Data listing:
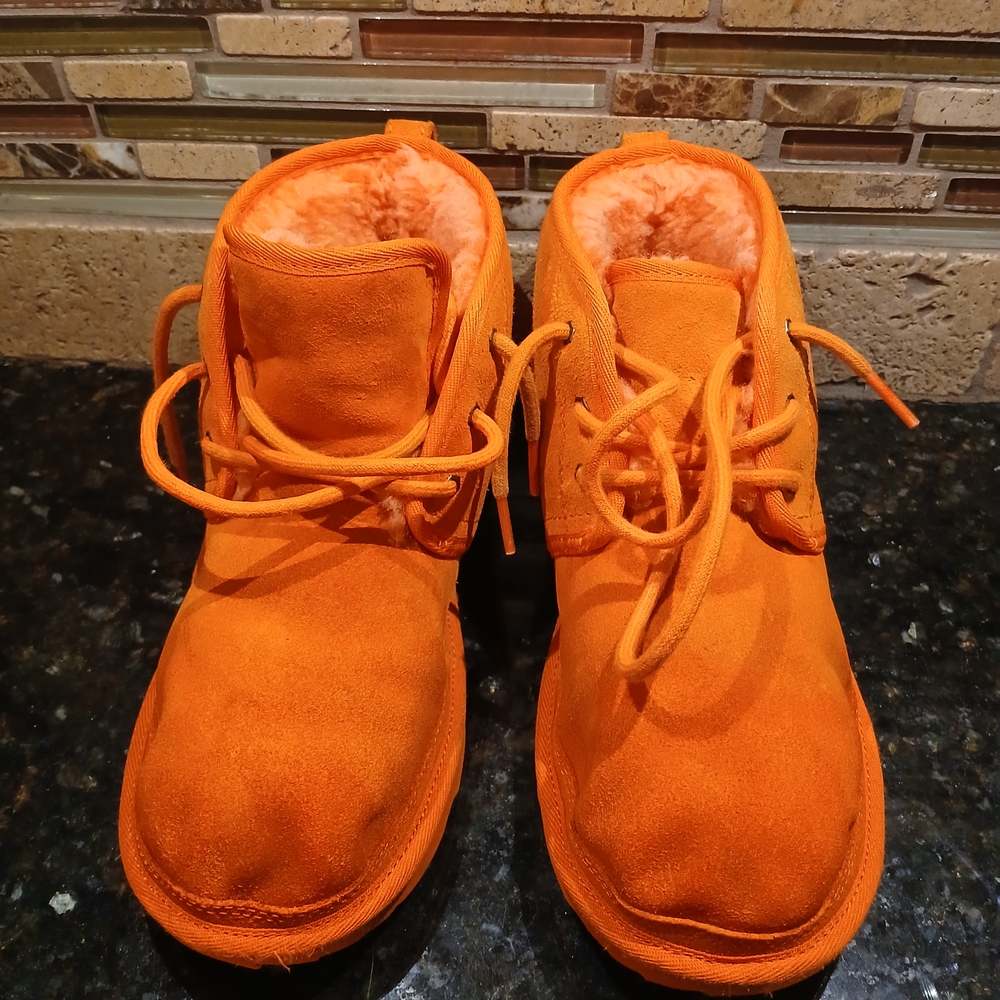 UGG Vibrant Orange Winter Boots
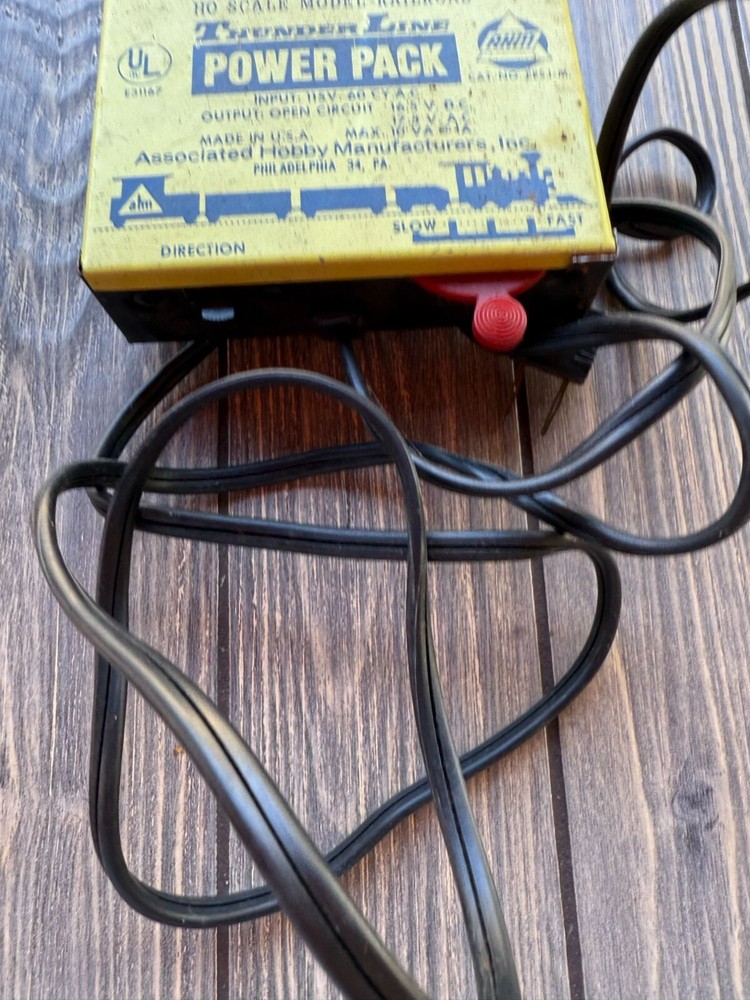 Ahm Thunder Line Ho Scale Model Railroad Power Pack Model 70203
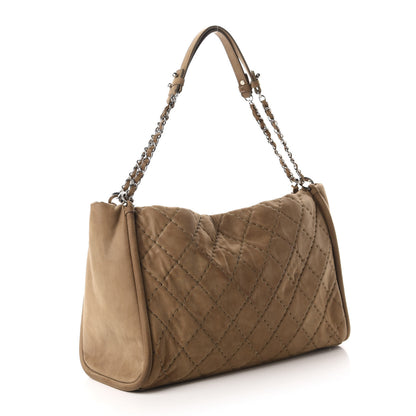 Chanel Ultra Soft Suede Calfskin Tote Beige 3 of 10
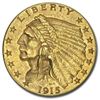Image 1 : 1915 $2.50 Indian Gold Quarter Eagle AU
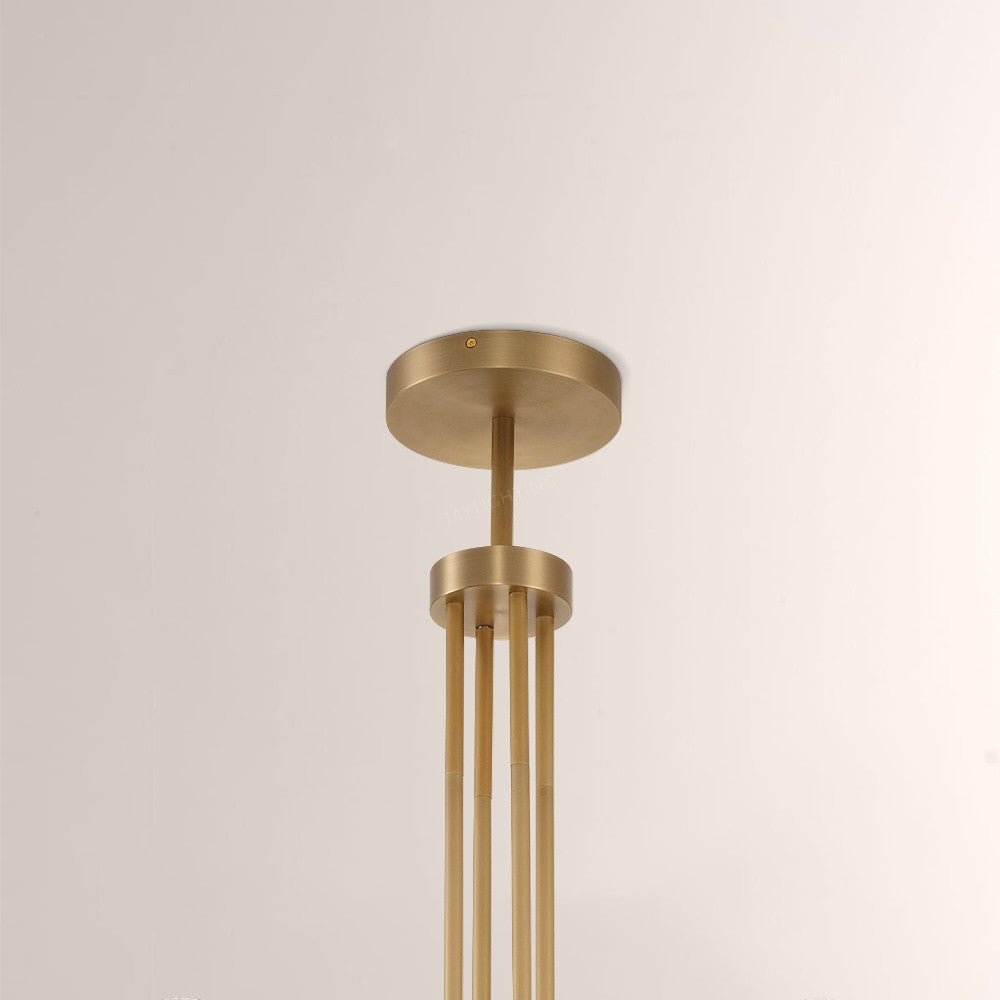 Cannel Round Chandelier 48''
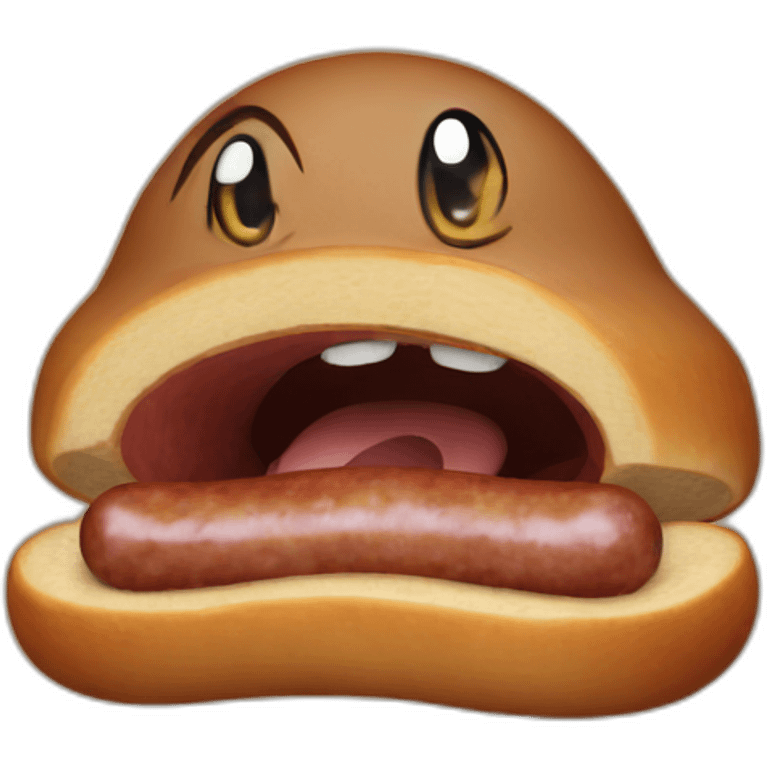 Donby eating sausage emoji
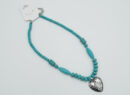 Necklace Blue Howlite Heart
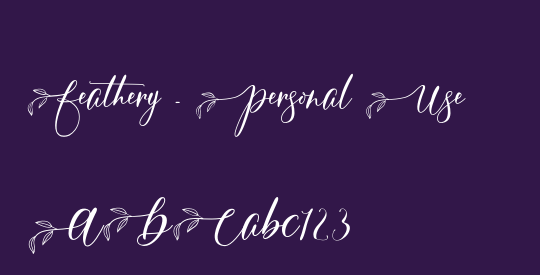 Feathery - Personal Use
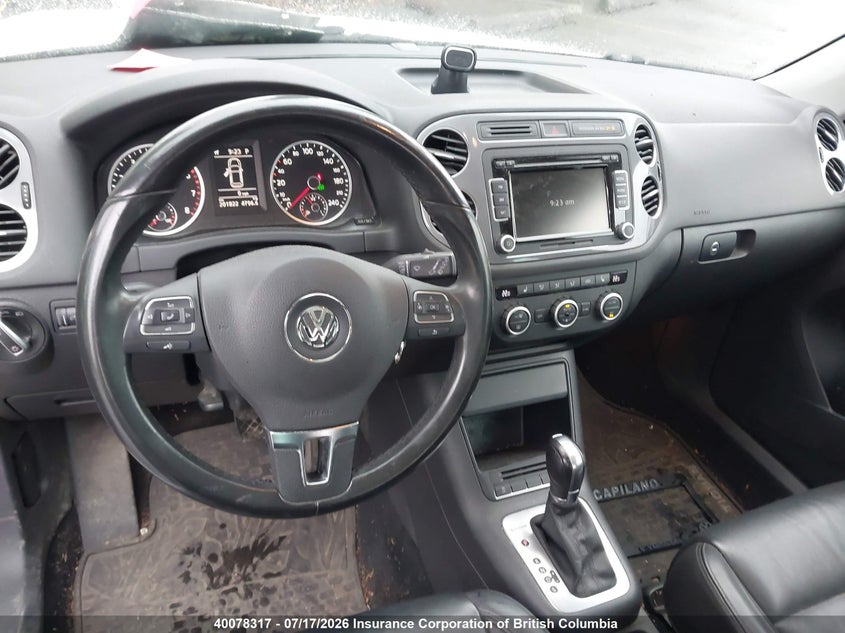 2014 Volkswagen Tiguan S/Se/Sel/R-Line VIN: WVGJV3AX4EW572627 Lot: 40078317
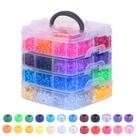 Pony Beads Simetufy 4200 unidades para pulseiras de 24 cores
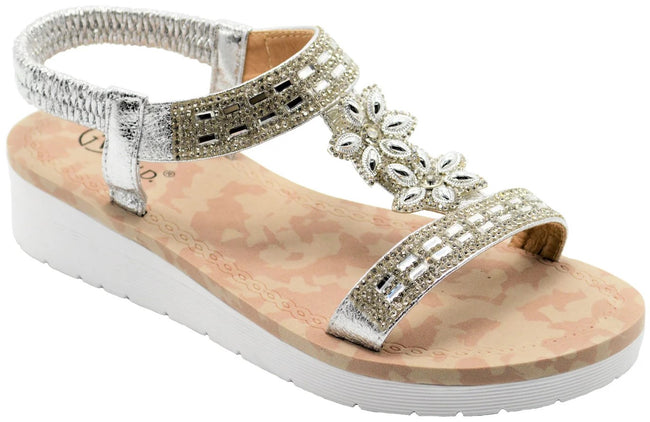 Wholesale Women's Elegant Finish Sandals Wedge Embellished Leah NGJ3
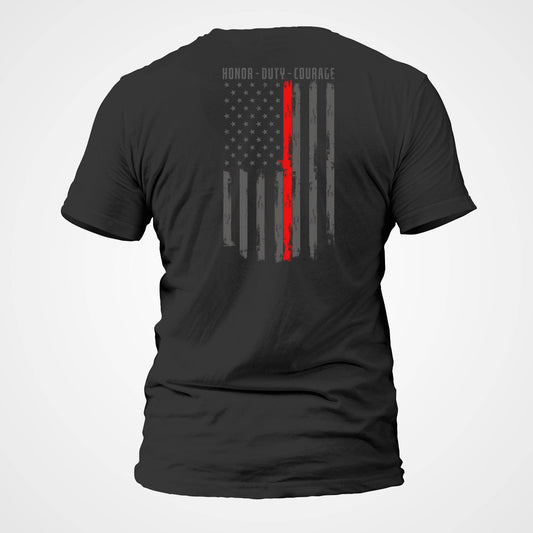 Thin Red Line Firefighters Honor Tee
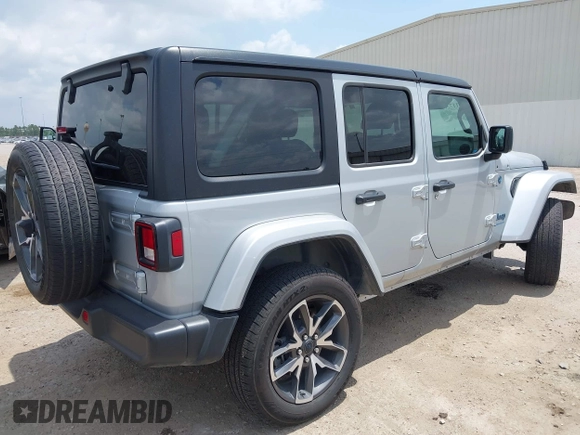 2024 Jeep Wrangler Sport S with VIN 1C4RJXN60RW208013, listed as a IAAI auction lot 42117388 with 34,407 mi miles and . Bid and sale history available at DreamBid. Image 4.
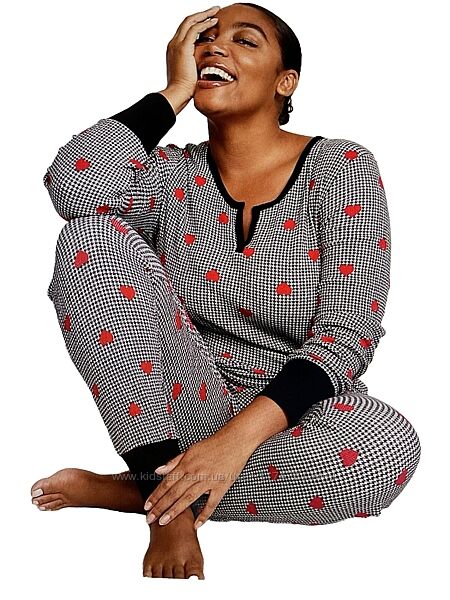 Victoria&acutes Secret пижама, костюм для сна дома Thermal Long Pajama Set
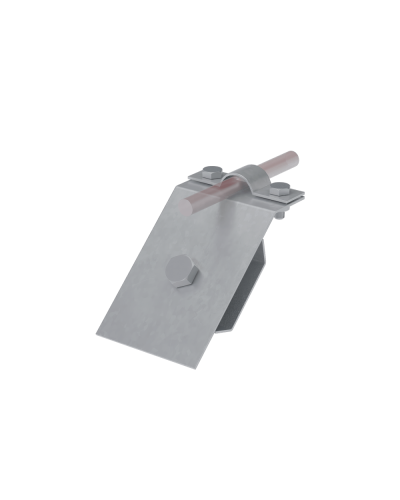 Держатель для водосточного желоба Ø 5-10 мм КМ-профиль (DVZH-D5-10) в Калуге Монтажные материалы Pintop.ru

Exercise details:
Starting with the line above that holds "Pony Beads Simetufy", restate each line word for word up to and including the line that holds "Thin Red Line Firefighters Honor Tee". Drop the pictures.

Result of the exercise:
 Pony Beads Simetufy 4200 unidades para pulseiras de 24 cores
 Wholesale Women's Elegant Finish Sandals Wedge Embellished Leah NGJ3
 Thin Red Line Firefighters Honor Tee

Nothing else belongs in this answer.